7 highly anticipated books for summer reading

Colson Whitehead's follow-up to his Pulitzer Prize-winning "The Underground Railroad" is "The Nickel Boys," which follows a young African American man in the early 1960s who is sentenced to do time at a "reform school."
(Garcia / EPA/Shutterstock)

Summer is coming up fast, and it’s never too early to plan which books you’ll be taking with you to the beach or the swimming pool. While there’s never any shortage of light, breezy books to choose from, sometimes you want something a bit more substantial to keep you enthralled while you take in (or escape from) the sun.

Whether you’re a fan of true crime, short stories or historical fiction, there’s definitely a summer book with your name on it. These seven highly anticipated books are likely to have people talking through the hot months to come.

“American Predator: The Hunt for the Most Meticulous Serial Killer of the 21st Century,” Maureen Callahan (July 2): Israel Keyes might not be a familiar name to most Americans, but he was one of the coldest and most horrifying serial killers in modern American history. New York journalist Callahan’s book about the murderer, who died by suicide in 2012, tells the story of the FBI investigation that eventually led to Keyes’ arrest after several years on the loose.


“Vincent and Alice and Alice,” Shane Jones (July 9): Jones’ bizarre and beautiful debut novel, “Light Boxes” became something of a cult classic not long after its 2009 release. His latest book, from celebrated indie press Tyrant Books, is an office comedy about a bureaucrat trying to get over his recent divorce, only to fall in love with what may or may not be a clone of his ex-wife.

“Three Women,” Lisa Taddeo (July 9): The debut book by journalist Taddeo is one of the season’s most hotly anticipated nonfiction books. Taddeo spent eight years following three women in different parts of America as they grapple with issues of sexuality and desire. Dave Eggers called Taddeo’s book “one of the most riveting, assured, and scorchingly original debuts I’ve ever read.”

“The Nickel Boys,” Colson Whitehead (July 16): Possibly the single most anticipated novel of the year, Whitehead’s follow-up to his Pulitzer Prize-winning “The Underground Railroad” follows a young African American man in the early 1960s who is sentenced to do time at a “reform school” that’s actually run by a staff of sadistic abusers.The novel is based on a true story.

“Marilou Is Everywhere,” Sarah Elaine Smith (July 30): The debut novel from author Smith follows a teenage girl, Cindy, in rural Pennsylvania whose mother is frequently absent, leaving her and her brothers to fend for themselves.
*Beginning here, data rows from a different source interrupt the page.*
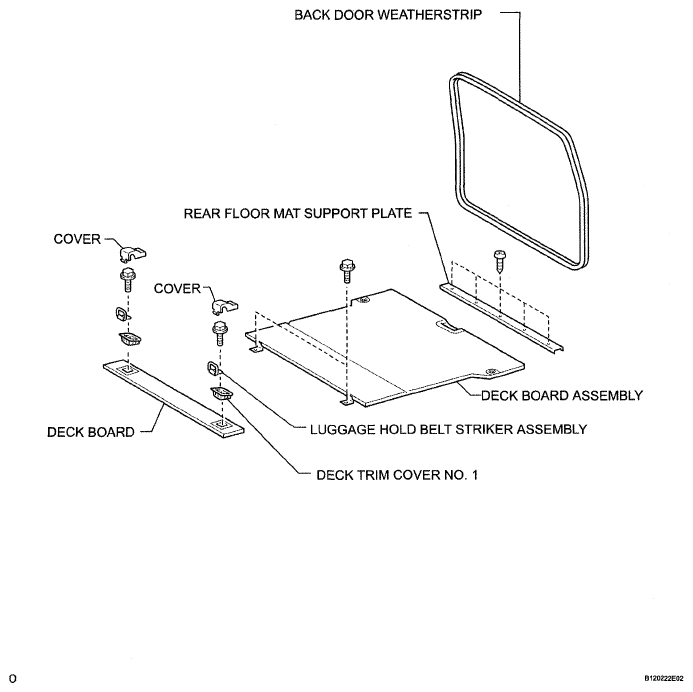 BACK DOOR WEATHERSTRIP

REAR FLOOR MAT SUPPORT PLATE

COVER

COVER

DECK BOARD ASSEMBLY

DECK BOARD

LUGGAGE HOLD BELT STRIKER ASSEMBLY

DECK TRIM COVER NO. 1

O

B120222E02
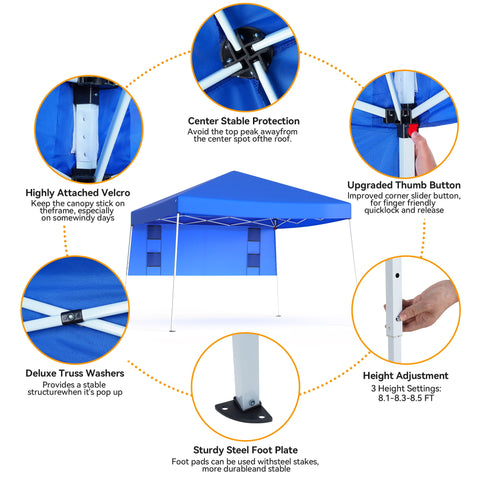 Center Stable Protection
Avoid the top peak awayfrom the center spot ofthe roof.

Highly Attached Velcro
Keep the canopy stick on theframe, especially on somewindy days

Upgraded Thumb Button
Improved corner slider button, for finger friendly quicklock and release

Deluxe Truss Washers
Provides a stable structurewhen it's pop up

Height Adjustment
3 Height Settings:
8.1-8.3-8.5 FT

Sturdy Steel Foot Plate
Foot pads can be used withsteel stakes, more durableand stable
When another girl from a rich family suddenly goes missing, Cindy decides to try to replace her. Author Elif Batuman called the book “funny, lyrical, sexy, sad [and] humane.”
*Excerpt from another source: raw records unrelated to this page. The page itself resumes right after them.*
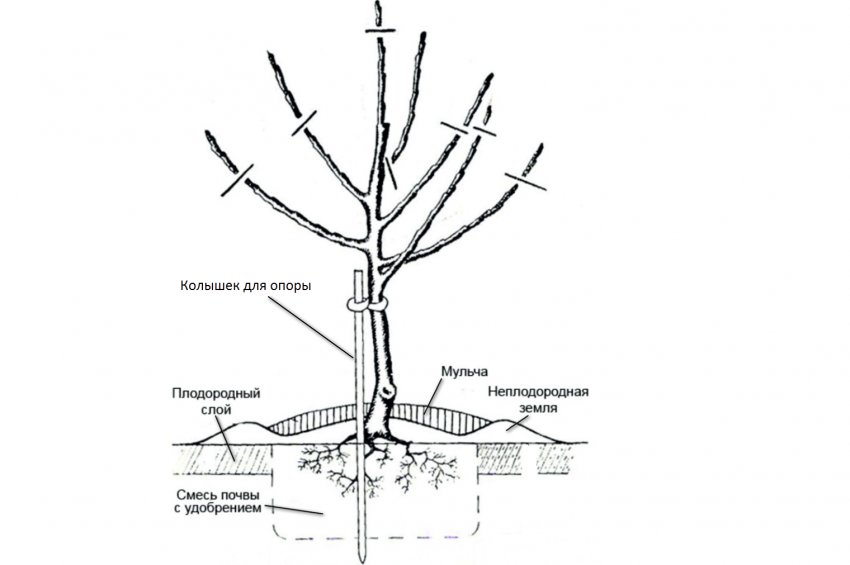 Колышек для опоры

Мульча

Плодородный слой

Неплодородная земля

Смесь почвы с удобрением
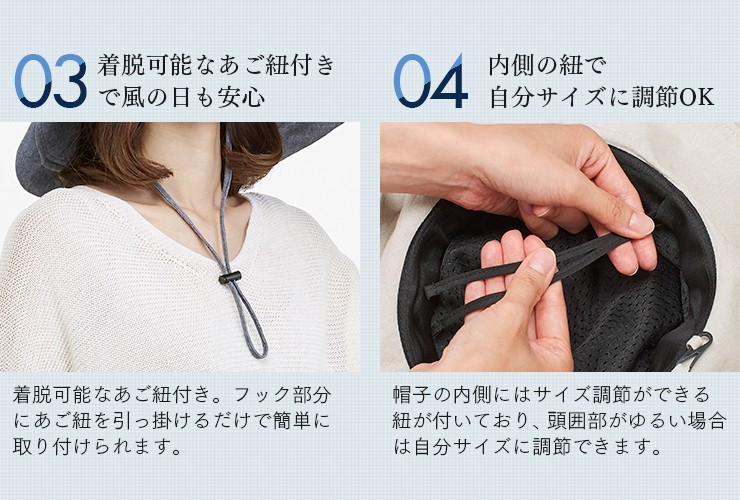 03 着脱可能なあご紐付きで風の日も安心

着脱可能なあご紐付き。フック部分にあご紐を引っ掛けるだけで簡単に取り付けられます。

04 内側の紐で自分サイズに調節OK

帽子の内側にはサイズ調節ができる紐が付いており、頭囲部がゆるい場合は自分サイズに調節できます。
“The Hotel Neversink,” Adam O’Fallon Price (Aug. 6): The sophomore effort from Los Angeles native Price tells the story of three generations of a family who own a once-grand hotel in the Catskills. A young boy disappears shortly after the hotel opens, and the unsolved mystery reverberates within the family for decades afterwards.

“Everything Inside: Stories,” Edwidge Danticat (Aug. 27): A new book by Danticat, the Haitian American author of “Breath, Eyes, Memory” and”Krik? Krak!,” is always a publishing event. Her latest is a collection of short stories that explore the human condition through themes such as divorce, family, love and death.